Jadi maksudnya, beberapa orang juga ada yang menyebut kitab ini dengan Bidayah
wa Nihayah.
Tentang Ibnu Rusyd sendiri, beliau adalah seorang Faqih, Ushuliyin
(ahli ushul fiqih), Mutakallim (ahlul kalam), dan seorang Hakim. Beliau lahir
di Kordoba tahun 520H sebelum meninggalnya kakek beliau (Muhammad bin Ahmad Al
Jadd, nama beliau dan kakek beliau sama yaitu Muhammad bin Ahmad). Beliau
tumbuh di lingkungan yang dengan suasana ilmiyah. Beliau juga menjadi hakim di
kordoba setelah ayah dan kakeknya. Diantara beberapa cabang ilmu yang beliau
pernah pelajari adalah : Fiqih, Hadits, Bahasa Arab, Kedokteran, dan beliau
juga pernah mempelajari filsafat dan ilmu mantiq, dan beberapa ilmu lain yang tersebar
di Andalus. Ibnu Rusyd memiliki sifat yang baik, halus, lemah lembut, dan
berlapang dada terhadap orang yang menyelisihi pendapatnya, dan hal itu
dibuktikan dengan kitab yang beliau tulis ini –bidayah mujtahid-. Beliau wafat
di Isybiliyah (Sevilla) pada tahun 595H.
Kitab ini adalah kitab fiqih Muqorron (perbandingan), yang artinya
kitab ini tidak ditulis di atas suatu madzhab tertentu. Sebagaimana yang kita
ketahui ada banyak madzhab dalam fiqih dan diantara madzhab yang terkenal
adalah Hanafiyah (Imam Abu Hanifah), Malikiyah (Imam Malik bin Anas),
Syafi’iyah (Imam Muhammad bin Idris), Hambali (Imam Ahmad bin Hambal), dan
Dhohiriyah (Dawud Adh Dhohiri, akan tetapi yang membuat madzhab ini terkenal
adalah Ibnu Hazm Al Andalusyi). Meskipun pada aslinya Ibnu Rusyd adalah orang
yang bermadzhab Malikiyah, beliau tidak menulis kitab ini diatas madzhab
Malikiyah. Bahkan selain Imam Madzhab yang 4 beliau juga memasukkan pendapat
lain dari para ulama dalam setiap masalah yang beliau bahas seperti pendapat dari
: Abu Tsaur, Sufyan Ats Tsauri, Sufyan bin Uyaynah, Al Auza’i, Al Laits, Abu
Yusuf (murid Abu Hanifah), Al Muzanni (Ulama Syafi’iyyah), Abul Qosim, dan lain
– lain Rahimahumullah jamii’an.
Dalam penulisan kitab ini, Ibnu Rusyd menggunakan metode yang sangat
bagus. Di Muqoddimah, Ibnu Rusyd terlebih dahulu menjelaskan alasan mengapa
beliau menulis kitab Bidayatul Mujtahid ini. Diantara perkataan beliau adalah
beliau menulis ini sebagai bentuk murojaah terhadap ilmu yang beliau miliki.

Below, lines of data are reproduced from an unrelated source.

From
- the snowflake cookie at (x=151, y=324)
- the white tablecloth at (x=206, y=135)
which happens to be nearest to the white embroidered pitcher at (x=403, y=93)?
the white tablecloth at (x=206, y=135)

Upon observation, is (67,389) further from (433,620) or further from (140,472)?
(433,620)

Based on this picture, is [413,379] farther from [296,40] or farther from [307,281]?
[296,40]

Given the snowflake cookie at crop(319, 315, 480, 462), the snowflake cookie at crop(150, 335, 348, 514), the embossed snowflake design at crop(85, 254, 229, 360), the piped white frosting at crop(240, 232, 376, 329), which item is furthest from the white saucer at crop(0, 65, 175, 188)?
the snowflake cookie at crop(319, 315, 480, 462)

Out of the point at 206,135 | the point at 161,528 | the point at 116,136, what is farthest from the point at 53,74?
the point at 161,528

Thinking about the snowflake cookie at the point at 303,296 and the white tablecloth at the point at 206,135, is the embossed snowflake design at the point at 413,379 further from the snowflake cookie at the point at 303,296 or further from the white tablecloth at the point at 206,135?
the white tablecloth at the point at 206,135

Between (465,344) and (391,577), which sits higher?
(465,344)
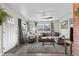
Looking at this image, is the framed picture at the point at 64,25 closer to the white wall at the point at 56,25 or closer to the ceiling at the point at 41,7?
the white wall at the point at 56,25

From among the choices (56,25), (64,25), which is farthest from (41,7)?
(56,25)

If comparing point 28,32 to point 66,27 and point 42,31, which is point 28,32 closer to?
point 42,31

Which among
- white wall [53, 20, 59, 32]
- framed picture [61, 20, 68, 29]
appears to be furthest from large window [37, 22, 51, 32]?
framed picture [61, 20, 68, 29]

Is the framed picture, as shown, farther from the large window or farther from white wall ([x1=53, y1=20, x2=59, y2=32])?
the large window

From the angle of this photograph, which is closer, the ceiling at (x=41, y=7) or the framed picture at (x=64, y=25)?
the ceiling at (x=41, y=7)

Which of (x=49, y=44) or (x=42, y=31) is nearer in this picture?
(x=49, y=44)

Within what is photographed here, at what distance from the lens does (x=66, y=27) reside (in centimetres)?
1090

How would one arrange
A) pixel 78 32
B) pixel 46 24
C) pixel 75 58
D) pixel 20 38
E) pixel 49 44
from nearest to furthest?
pixel 75 58, pixel 78 32, pixel 49 44, pixel 20 38, pixel 46 24

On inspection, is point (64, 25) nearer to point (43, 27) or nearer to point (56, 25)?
point (56, 25)

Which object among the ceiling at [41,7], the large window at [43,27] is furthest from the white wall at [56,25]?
the ceiling at [41,7]

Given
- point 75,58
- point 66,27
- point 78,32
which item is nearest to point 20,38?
point 66,27

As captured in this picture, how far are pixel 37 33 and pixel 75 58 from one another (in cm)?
818

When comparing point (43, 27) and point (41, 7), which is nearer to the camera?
point (41, 7)

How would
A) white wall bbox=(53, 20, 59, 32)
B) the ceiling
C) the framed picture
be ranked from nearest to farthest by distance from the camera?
the ceiling, the framed picture, white wall bbox=(53, 20, 59, 32)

Maksudnya adalah beliau seperti mengulangi hafalan beliau atau mengulangi lagi
apa yang beliau pelajari dengan cara menuliskannya di sebuah kitab, dan tujuan
dari hal tersebut semata – mata agar ilmu yang beliau miliki tidak hilang dan
tetap berada bersama beliau. Kemudian setelah alasan penulisan kitab, beliau
melanjutkan muqoddimah kitab ini dengan sedikit pembahsan Ushul Fiqh, dan sebab
terjadinya perbedaan pendapat diantara para Ulama dalam menentukan hukum dalam
masalah fiqih.
Kemudian dalam menyebutkan setiap masalah, Ibnu Rusyd memulai
dengan masalah yang ulama bersepakat dalam hal tersebut. Setelah itu beliau
baru menyebutkan masalah yang disitu terdapat perbedaan pendapat dengan
menyebutkan semua perbedaan pendapat yang ada dan menyebutkan siapa yang
berpendapat dengan pendapat itu. Beliau tidak lupa menyebutkan dalil dari
setiap pendapat yang ada dan juga menyebutkan sebab terjadinya pendapat itu.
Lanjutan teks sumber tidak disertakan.